Long-term gains in cardiovascular disease mortality are slowing or reversing as gaps in care quality and health disparities persist, a recent Boston-based Harvard Medical School study found.
The study, published in JACC, synthesized population-based surveys, clinical registries, administrative datasets and vital statistics data from multiple national sources from 2009 to 2023 to create Harvard’s inaugural “Cardiovascular Statistics in the United States, 2026 | JACC Stats.” The report examines cardiovascular risk factors and the five conditions that account for most cardiovascular deaths.

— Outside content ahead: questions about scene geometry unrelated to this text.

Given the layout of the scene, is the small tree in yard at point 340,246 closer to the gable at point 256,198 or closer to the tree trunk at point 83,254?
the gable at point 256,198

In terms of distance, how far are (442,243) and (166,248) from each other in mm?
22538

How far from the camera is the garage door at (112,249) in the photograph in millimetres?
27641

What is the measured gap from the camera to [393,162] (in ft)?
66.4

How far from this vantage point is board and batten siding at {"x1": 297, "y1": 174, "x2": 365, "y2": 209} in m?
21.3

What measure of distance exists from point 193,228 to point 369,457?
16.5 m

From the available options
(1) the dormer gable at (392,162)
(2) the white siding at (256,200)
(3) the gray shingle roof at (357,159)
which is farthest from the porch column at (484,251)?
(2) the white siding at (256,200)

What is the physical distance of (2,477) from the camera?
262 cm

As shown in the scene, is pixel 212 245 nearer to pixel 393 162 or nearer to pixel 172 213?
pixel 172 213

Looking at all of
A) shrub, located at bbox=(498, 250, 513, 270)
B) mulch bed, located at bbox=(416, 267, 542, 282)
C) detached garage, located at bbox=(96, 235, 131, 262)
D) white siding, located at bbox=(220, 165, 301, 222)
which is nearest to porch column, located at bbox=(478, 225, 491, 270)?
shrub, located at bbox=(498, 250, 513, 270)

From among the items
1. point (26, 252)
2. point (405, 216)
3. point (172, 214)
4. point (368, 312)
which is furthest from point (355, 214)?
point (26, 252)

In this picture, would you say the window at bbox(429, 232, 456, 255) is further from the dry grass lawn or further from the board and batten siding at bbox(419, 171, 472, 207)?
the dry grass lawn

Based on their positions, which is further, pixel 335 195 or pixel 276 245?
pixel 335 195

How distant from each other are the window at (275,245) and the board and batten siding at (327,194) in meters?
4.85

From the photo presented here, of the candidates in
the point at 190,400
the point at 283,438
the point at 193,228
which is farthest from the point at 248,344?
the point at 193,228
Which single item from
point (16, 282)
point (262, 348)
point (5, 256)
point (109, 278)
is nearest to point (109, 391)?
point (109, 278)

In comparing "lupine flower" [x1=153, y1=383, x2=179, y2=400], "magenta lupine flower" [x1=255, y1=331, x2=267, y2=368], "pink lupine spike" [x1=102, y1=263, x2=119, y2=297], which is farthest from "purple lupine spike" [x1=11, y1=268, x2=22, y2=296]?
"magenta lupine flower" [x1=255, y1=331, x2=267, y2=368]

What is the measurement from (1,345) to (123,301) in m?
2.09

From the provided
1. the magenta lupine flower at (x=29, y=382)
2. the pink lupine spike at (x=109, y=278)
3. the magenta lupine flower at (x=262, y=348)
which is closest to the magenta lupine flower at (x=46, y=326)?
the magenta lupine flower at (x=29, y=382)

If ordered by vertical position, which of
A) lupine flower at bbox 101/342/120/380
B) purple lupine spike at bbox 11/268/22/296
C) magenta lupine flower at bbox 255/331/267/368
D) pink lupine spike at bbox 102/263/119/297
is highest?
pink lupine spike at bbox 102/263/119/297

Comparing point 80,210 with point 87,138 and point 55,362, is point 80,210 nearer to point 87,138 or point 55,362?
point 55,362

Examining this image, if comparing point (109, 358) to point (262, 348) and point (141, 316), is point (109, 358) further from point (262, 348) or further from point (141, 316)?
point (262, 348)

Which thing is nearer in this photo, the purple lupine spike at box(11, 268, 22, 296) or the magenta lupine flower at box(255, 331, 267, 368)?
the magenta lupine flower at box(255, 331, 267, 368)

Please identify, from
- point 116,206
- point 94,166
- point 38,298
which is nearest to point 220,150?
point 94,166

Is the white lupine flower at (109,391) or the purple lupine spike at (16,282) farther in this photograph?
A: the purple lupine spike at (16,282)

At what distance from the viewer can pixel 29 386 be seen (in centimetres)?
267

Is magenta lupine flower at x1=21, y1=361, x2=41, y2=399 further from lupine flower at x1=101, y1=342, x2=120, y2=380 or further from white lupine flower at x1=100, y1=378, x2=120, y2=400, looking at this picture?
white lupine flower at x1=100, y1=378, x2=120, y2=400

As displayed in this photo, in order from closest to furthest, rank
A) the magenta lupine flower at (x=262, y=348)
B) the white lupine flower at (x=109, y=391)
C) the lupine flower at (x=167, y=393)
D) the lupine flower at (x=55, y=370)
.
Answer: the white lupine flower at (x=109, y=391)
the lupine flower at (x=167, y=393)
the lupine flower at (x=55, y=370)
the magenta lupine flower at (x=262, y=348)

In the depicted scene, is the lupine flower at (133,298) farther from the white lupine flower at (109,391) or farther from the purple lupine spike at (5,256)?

Here are five key findings:
1. One in 2 adults now meet the criteria for hypertension, but rates of treatment and control have remained stagnant for 15 years. Hypertension-related deaths have nearly doubled in the last 20 years.
2. Diabetes among adults rose from about 12% to 14% over the study period, with the steepest increase among low-income and Black populations. About half of adults with diabetes had adequate blood sugar control. Glycemic control worsened among adults ages 20 to 44 between 2021 and 2023.
3. The majority of high-risk adults do not achieve guideline-recommended targets for LDL cholesterol, despite proven reduction strategies.
4. Coronary heart disease mortality fell by about 50% between 2000 and 2020, and smoking rates declined.
5. Heart attack hospitalizations among adults ages 25 to 64 have risen since 2008.